Infants often exhibit goal-directed behaviors, such as reaching for a sensory stimulus, even when no external reward criterion is provided. These intrinsically motivated behaviors facilitate spontaneous exploration and learning of the body and environment during early developmental stages. Although computational modeling can offer insight into the mechanisms underlying such behaviors, many existing studies on intrinsic motivation focus primarily on how exploration contributes to acquiring external rewards. In this paper, we propose a novel density model for an agent's own multimodal sensory experiences, called the "self-prior," and investigate whether it can autonomously induce goal-directed behavior. Integrated within an active inference framework based on the free energy principle, the self-prior generates behavioral references purely from an intrinsic process that minimizes mismatches between average past sensory experiences and current observations. This mechanism is also analogous to the acquisition and utilization of a body schema through continuous interaction with the environment. We examine this approach in a simulated environment and confirm that the agent spontaneously reaches toward a tactile stimulus. Our study implements intrinsically motivated behavior shaped by the agent's own sensory experiences, demonstrating the spontaneous emergence of intentional behavior during early development.

Figures (8)

• Figure 1: Emergence of reaching behavior via the self-prior and active inference. (a) When a sticker is placed on the left arm of the simulated agent, it detects a mismatch with its prior experience of not having a sticker, and reaches toward the sticker with its right hand to minimize the discrepancy. (b) Development of the self-prior through experience: as sensory experiences are collected, the probability distribution over sensory patterns gradually develops. (c) The active inference process in which the agent plans future actions to minimize expected free energy by aligning sensory inputs with the learned self-prior. As a result, the agent performs a reaching action toward the sticker. A full-body infant illustration is used for clarity, the actual experiment was conducted in a pseudo-3D environment.

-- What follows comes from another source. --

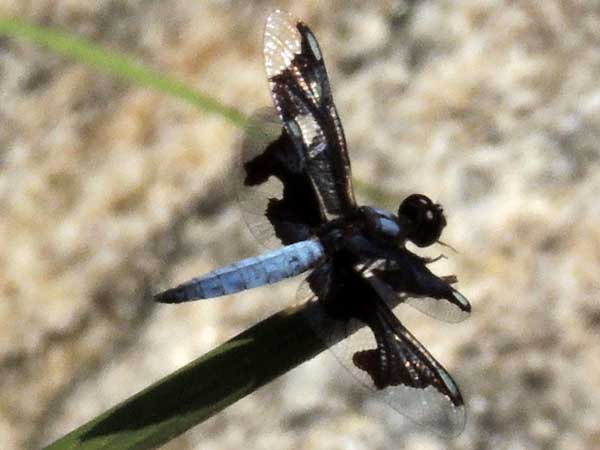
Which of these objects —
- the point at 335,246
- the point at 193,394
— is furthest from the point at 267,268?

• Figure 2: Graphical model of active inference using deep neural networks that minimize variational free energy $\mathcal{F}$ and expected free energy $\mathcal{G}$. The self-prior $\tilde{p}(o^I_t)$ is trained to maximize the log-likelihood of observations $o^I_t$. In the expected free energy calculation (highlighted in blue), the learned self-prior serves as the behavioral setpoint alongside the fixed preferred prior. Although the preferred prior and self-prior can theoretically be applied simultaneously, we use only the self-prior in this study for clarity of exposition; thus, the preferred prior is shown faded in the figure.
• Figure 3: Overview of the discrete environment. The right hand can move left or right either above the left arm or outside of it, and tactile input occurs either where the right hand is located or where the sticker is attached.
• Figure 4: Change in self-prior over time. Before the sticker is attached, the probability increases for situations where no sticker is present on the arm ($t<10,000$). After the sticker is attached, the agent gradually adapts to the new situation where the sticker is present ($t\ge10,000$).
• Figure 5: Comparison of the agent's behavior before and after acquiring the self-prior. The top panel illustrates environmental changes over time: the red line indicates the hand position, the yellow dashed line indicates the sticker position. White areas denote where tactile feedback occurred, black areas indicate no tactile feedback, and gray areas represent regions outside the arm where tactile feedback never occurs. The bottom panel shows expected free energy over time. Each green dot represents the free energy of a candidate policy, with lower free energy policies being more likely to be selected. The red line connects the actually selected policies. (a) Before acquiring the self-prior, the agent does not respond even when a sticker is attached to the arm. (b) After acquiring the self-prior, goal-directed behavior emerges: the agent moves its hand to the sticker’s location when it appears on the arm.